El Departamento de Estado de Estados Unidos inició una revisión de los 53 consulados de México que operan en su territorio, una evaluación que, según fuentes consultadas por medios internacionales, podría llevar al cierre de algunas sedes. La medida fue dada a conocer el 7 de mayo de 2026 y se enmarca en un periodo de tensión bilateral.
Funcionarios estadounidenses indicaron que la revisión busca alinear la política exterior con prioridades administrativas actuales y revisar la actuación de las representaciones consulares. En redes y comunicados oficiales posteriores, México pidió información adicional y negó que sus consulados realicen actividades políticas en territorio estadounidense.
La decisión llega tras incidentes recientes que aumentaron la fricción diplomática, incluidos reportes sobre operaciones conjuntas y la muerte de personal extranjero en acciones vinculadas a asuntos de seguridad. Autoridades mexicanas han señalado la necesidad de aclaraciones formales y la coordinación entre ambos gobiernos para evitar afectaciones a la comunidad mexicana en Estados Unidos.

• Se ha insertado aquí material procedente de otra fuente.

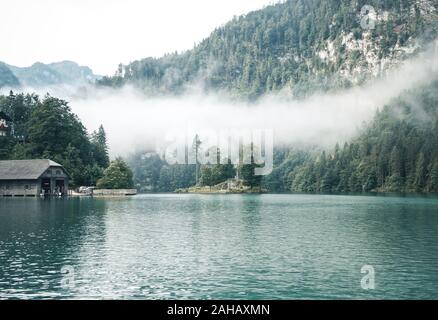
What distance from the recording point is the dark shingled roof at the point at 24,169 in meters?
124

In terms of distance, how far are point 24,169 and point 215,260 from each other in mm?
103751

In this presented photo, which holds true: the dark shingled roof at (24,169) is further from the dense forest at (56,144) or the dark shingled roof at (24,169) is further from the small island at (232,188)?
the small island at (232,188)

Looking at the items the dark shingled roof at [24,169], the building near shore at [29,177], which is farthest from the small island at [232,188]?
the dark shingled roof at [24,169]

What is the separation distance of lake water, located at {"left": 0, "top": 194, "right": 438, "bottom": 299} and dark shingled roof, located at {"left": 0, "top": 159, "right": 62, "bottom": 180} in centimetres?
7308

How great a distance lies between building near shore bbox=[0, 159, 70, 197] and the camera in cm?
12419

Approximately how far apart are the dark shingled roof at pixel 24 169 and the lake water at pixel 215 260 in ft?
240

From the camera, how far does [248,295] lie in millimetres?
24594

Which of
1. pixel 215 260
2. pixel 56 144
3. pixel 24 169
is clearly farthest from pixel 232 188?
pixel 215 260

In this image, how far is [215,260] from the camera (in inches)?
1307

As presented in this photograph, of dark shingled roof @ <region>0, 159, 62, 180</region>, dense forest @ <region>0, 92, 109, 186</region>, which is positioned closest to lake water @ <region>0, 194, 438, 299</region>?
dark shingled roof @ <region>0, 159, 62, 180</region>

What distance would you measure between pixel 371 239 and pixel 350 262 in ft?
36.2

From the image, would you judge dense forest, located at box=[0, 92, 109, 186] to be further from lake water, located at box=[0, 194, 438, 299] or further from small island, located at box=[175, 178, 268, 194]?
lake water, located at box=[0, 194, 438, 299]

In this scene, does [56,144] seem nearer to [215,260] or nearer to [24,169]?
[24,169]

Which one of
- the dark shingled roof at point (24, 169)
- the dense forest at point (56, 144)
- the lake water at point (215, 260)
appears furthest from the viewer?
the dense forest at point (56, 144)
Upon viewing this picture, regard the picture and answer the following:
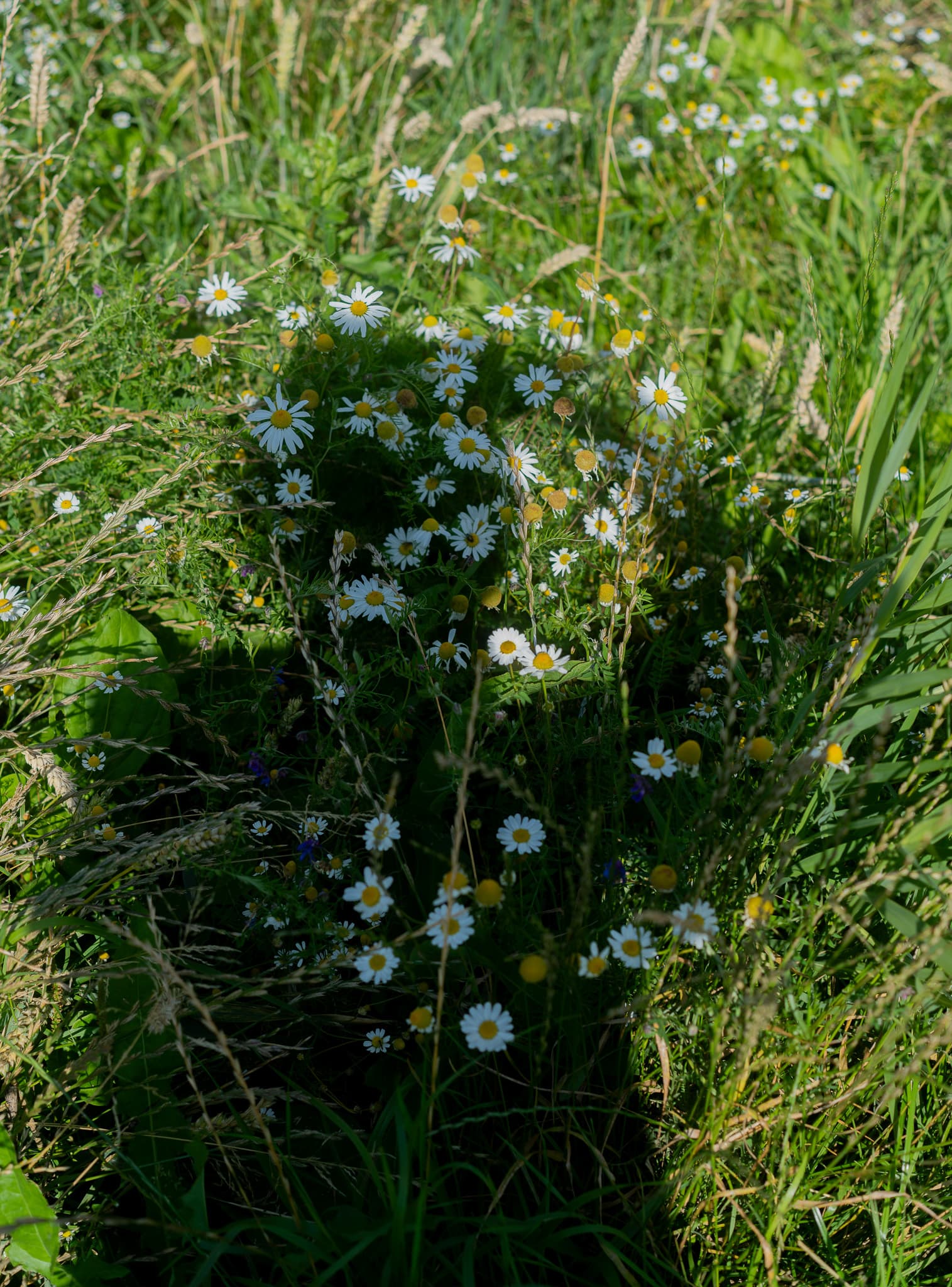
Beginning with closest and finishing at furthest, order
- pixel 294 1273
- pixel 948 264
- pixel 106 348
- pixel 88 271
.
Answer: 1. pixel 294 1273
2. pixel 106 348
3. pixel 88 271
4. pixel 948 264

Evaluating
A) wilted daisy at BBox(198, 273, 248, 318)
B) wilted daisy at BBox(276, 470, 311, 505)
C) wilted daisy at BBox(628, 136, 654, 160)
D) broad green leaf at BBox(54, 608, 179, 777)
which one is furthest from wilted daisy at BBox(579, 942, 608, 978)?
wilted daisy at BBox(628, 136, 654, 160)

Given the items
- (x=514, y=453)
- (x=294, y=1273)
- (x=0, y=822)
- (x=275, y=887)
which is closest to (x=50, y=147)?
(x=514, y=453)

Los consulados mexicanos en Estados Unidos representan la red consular más numerosa que México mantiene en un solo país y son la principal vía para trámites y atención de la diáspora. Cualquier cierre afectaría servicios consulares —como emisión de pasaportes, registros civiles y protección consular— y tendría un impacto directo en comunidades con alta concentración de mexicanos.
El gobierno mexicano ha reafirmado la labor institucional de sus consulados y solicitado detalles sobre los criterios y el alcance de la revisión. Mientras tanto, autoridades diplomáticas de ambos países sostienen contactos para precisar la situación y evitar un deterioro mayor en la relación bilateral.
Se espera que en los próximos días se emitan comunicados oficiales que aclaren si la revisión concluirá con cierres de sedes y qué calendario seguiría cualquier decisión de ese tipo.